It seems the writers for these films want so badly to be able to relate to the teenage babysitter in the audience, but alas, they don't know how. So they resort to peppering the script with the most awful jokes and one-liners.

"Sorry to interrupt your TED talk" quips a preppy character out of context in Tom and Jerry. Another line parodies Facebook while another smashes together Twitter and Instagram. These are lines written by someone just plucking random words from Google.

As if not knowing what social media sites are in with the kids wasn't bad enough, there's always the looming threat that the joke will end up dating itself by the time it hits DVD. Many of these kids films have aged poorly with jokes thrown at celebrities like Britney Spears and Michael Jackson.

Another big problem is when the film tries to spice things up with a lewd joke or a scene involving a character's bottom.

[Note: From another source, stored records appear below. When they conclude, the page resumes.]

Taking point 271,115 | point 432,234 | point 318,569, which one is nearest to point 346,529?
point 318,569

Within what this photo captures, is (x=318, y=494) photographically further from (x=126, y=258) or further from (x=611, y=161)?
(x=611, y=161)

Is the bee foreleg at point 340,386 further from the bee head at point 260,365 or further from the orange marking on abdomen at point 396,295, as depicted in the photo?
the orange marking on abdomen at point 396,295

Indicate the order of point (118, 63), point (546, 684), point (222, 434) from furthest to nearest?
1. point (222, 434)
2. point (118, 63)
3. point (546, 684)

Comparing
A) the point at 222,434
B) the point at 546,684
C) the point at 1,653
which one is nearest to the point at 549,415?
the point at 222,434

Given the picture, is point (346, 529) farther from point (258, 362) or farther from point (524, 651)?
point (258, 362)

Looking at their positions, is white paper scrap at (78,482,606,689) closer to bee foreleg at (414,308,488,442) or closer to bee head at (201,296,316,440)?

For the TV-14 crowd, this is fine, but for the TV-Y and Y7 audience, do we really need a blue joke?

"Fat Albert" (2004)

"Fat Albert" (2004)

Too Much Drama

The ads for many of these family films will have you believing that your kids will be howling with laughter at the same style of humor you grew up with when they watch this movie about your favorite cartoon characters.

And no greater lie has been sold to your little ankle biter than that.

Fat Albert slows down to a crawl whenever Doris starts to remember her real grandfather, who not only died, but is Albert's alternate universe self that Bill Cosby is making money off of. Bugs Bunny and Daffy Duck have to put their friendly feud on hold because Jenna Elfman's character is jaded against cartoons, and woe be onto Rocky and Bullwinkle who can't focus on Mr. Big sending Boris and Natasha after them, because their sidekick is throwing a pity party for her inner child.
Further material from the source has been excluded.